▸ TASK
In the material that follows, copy out the lines unchanged, starting with the line that contains "Among point (550, 257), point" and going on through the line that contains "Answer: concrete wall", with both of those lines included.

▸ EXTRACTED MATERIAL
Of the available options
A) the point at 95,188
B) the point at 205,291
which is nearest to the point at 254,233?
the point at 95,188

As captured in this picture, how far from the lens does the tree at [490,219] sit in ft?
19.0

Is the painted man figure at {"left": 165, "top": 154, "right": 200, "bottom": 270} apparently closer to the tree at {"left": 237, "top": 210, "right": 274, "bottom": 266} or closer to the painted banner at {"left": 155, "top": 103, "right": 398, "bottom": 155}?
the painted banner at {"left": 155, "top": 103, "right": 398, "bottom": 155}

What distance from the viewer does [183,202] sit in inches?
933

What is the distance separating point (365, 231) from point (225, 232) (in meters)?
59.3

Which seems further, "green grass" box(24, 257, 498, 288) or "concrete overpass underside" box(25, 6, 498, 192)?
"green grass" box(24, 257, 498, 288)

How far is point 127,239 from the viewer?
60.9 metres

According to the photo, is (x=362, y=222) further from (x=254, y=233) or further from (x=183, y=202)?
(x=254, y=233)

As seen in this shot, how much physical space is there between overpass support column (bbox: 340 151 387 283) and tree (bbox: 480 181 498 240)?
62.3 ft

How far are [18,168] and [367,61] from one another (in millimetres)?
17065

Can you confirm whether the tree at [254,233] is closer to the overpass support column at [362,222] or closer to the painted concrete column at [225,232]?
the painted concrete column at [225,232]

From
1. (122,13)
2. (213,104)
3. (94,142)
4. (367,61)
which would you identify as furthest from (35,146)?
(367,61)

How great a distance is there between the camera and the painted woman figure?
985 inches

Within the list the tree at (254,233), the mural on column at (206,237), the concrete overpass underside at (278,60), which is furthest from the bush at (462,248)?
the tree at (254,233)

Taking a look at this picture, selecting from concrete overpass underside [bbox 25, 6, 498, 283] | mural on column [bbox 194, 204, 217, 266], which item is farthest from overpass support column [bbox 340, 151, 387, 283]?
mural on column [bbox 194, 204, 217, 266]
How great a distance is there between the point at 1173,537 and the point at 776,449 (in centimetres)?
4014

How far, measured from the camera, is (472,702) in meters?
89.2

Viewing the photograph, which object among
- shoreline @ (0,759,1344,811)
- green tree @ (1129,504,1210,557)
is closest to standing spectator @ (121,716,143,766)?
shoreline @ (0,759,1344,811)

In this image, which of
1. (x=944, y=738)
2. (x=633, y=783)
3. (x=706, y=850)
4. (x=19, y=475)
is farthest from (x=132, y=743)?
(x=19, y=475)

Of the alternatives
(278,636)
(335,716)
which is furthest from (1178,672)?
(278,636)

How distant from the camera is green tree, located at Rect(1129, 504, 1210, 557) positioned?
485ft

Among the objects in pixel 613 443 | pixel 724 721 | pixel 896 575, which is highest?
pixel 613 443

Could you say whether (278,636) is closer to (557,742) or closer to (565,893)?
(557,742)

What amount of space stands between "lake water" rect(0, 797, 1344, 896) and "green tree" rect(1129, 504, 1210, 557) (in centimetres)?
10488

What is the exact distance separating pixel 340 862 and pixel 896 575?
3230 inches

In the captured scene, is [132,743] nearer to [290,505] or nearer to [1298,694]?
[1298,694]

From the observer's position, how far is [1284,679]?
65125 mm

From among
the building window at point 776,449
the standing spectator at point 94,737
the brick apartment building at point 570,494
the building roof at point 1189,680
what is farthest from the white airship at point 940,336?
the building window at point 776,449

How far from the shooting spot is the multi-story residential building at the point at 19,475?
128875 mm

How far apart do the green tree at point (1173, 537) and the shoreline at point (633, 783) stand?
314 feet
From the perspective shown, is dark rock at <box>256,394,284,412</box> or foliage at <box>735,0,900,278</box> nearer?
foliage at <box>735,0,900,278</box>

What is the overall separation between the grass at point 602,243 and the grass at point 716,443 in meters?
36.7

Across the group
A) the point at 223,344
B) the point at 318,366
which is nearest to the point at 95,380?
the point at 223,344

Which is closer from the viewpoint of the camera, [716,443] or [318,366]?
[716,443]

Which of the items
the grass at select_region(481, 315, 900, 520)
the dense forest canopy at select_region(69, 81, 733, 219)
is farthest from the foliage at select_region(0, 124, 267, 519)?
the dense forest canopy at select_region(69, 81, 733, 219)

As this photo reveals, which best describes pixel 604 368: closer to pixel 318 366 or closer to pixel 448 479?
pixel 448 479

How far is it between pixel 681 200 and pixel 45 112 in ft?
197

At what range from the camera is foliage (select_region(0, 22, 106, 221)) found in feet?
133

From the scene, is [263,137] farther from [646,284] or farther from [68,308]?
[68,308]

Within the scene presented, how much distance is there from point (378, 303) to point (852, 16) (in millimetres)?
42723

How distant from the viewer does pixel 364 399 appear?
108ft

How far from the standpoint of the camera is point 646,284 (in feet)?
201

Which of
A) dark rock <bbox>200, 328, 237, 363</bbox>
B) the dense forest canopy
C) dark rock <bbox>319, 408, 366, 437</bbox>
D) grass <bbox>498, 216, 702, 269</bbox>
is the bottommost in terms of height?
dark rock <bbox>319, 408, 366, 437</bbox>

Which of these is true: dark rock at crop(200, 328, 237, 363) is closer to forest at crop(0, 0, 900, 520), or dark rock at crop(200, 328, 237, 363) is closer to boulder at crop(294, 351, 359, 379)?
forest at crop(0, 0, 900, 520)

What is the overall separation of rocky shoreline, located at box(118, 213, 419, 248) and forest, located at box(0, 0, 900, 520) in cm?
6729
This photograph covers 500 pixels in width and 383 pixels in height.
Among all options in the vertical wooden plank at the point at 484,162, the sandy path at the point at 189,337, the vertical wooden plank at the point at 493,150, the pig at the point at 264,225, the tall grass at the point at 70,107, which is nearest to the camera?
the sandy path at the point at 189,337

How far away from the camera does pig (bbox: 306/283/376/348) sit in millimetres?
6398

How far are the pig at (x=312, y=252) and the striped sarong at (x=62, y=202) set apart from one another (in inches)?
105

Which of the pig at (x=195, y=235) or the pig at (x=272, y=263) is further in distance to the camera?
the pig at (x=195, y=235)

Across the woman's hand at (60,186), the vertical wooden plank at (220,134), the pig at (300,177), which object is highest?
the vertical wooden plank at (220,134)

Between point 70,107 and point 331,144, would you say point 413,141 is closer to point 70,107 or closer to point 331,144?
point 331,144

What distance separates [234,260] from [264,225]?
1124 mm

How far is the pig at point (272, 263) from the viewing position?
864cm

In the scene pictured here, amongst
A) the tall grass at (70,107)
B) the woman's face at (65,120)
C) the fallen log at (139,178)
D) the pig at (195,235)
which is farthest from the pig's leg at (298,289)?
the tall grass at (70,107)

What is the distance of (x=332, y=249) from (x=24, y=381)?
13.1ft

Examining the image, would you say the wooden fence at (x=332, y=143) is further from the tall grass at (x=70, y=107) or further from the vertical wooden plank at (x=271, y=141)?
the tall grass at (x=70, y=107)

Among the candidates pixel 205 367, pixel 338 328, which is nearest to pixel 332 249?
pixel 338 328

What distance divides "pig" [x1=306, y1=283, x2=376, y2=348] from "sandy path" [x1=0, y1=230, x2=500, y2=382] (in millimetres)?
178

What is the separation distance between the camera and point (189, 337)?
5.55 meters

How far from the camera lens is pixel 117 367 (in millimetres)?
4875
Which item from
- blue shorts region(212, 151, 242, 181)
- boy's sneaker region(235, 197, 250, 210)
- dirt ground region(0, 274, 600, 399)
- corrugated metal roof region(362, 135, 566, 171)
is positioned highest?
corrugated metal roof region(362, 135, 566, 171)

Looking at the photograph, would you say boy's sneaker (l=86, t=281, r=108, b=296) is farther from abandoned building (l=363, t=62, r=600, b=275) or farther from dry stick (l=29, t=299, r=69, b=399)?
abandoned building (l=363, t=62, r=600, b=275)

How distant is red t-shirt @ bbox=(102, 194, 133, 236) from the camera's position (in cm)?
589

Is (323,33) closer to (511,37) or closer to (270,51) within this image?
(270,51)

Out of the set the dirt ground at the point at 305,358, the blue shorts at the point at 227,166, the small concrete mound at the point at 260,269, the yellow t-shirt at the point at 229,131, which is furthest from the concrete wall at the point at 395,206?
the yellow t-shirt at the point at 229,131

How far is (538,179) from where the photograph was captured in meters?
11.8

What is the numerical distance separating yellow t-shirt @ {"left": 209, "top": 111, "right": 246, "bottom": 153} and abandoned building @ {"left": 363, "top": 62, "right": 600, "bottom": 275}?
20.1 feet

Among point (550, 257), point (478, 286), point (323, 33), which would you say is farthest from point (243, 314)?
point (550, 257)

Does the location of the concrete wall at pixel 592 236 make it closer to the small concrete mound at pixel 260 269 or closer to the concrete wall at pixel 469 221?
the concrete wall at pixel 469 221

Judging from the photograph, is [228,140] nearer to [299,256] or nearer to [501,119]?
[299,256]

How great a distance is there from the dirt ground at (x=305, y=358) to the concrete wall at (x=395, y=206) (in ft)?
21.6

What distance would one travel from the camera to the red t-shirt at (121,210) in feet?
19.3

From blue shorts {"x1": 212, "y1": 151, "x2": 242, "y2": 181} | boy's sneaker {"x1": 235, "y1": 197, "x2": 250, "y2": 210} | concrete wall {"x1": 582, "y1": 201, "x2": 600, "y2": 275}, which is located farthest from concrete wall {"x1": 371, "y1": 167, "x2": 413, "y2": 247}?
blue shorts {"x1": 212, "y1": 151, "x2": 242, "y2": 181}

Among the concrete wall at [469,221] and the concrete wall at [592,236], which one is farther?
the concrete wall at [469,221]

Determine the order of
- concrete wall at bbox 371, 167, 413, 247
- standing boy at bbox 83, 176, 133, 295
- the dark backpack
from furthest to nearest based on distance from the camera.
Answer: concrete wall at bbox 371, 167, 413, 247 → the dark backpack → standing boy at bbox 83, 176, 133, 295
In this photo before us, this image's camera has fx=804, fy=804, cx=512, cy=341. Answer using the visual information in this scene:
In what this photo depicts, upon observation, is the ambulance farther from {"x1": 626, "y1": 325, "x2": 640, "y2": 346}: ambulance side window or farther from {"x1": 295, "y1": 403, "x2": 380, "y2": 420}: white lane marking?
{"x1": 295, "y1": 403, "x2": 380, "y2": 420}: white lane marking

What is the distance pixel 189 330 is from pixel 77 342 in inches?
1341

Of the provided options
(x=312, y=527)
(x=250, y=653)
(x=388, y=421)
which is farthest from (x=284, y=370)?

▸ CORRECT OUTPUT
Among point (550, 257), point (478, 286), point (323, 33), which would you say is farthest from point (243, 314)?
point (550, 257)

Does the location of the concrete wall at pixel 592 236 make it closer to the small concrete mound at pixel 260 269 or closer to the concrete wall at pixel 469 221?
the concrete wall at pixel 469 221

Judging from the photograph, is [228,140] nearer to [299,256] or nearer to [501,119]?
[299,256]

How great a distance is there from the dirt ground at (x=305, y=358) to the concrete wall at (x=395, y=206) (in ft)?
21.6

What distance would one travel from the camera to the red t-shirt at (121,210) in feet?
19.3

From blue shorts {"x1": 212, "y1": 151, "x2": 242, "y2": 181} | boy's sneaker {"x1": 235, "y1": 197, "x2": 250, "y2": 210} | concrete wall {"x1": 582, "y1": 201, "x2": 600, "y2": 275}, which is located farthest from concrete wall {"x1": 371, "y1": 167, "x2": 413, "y2": 247}?
blue shorts {"x1": 212, "y1": 151, "x2": 242, "y2": 181}

Among the concrete wall at [469,221] and the concrete wall at [592,236], which one is farther?
the concrete wall at [469,221]

Determine the order of
- concrete wall at bbox 371, 167, 413, 247
- standing boy at bbox 83, 176, 133, 295
- the dark backpack
from furthest to nearest based on distance from the camera.
Answer: concrete wall at bbox 371, 167, 413, 247 → the dark backpack → standing boy at bbox 83, 176, 133, 295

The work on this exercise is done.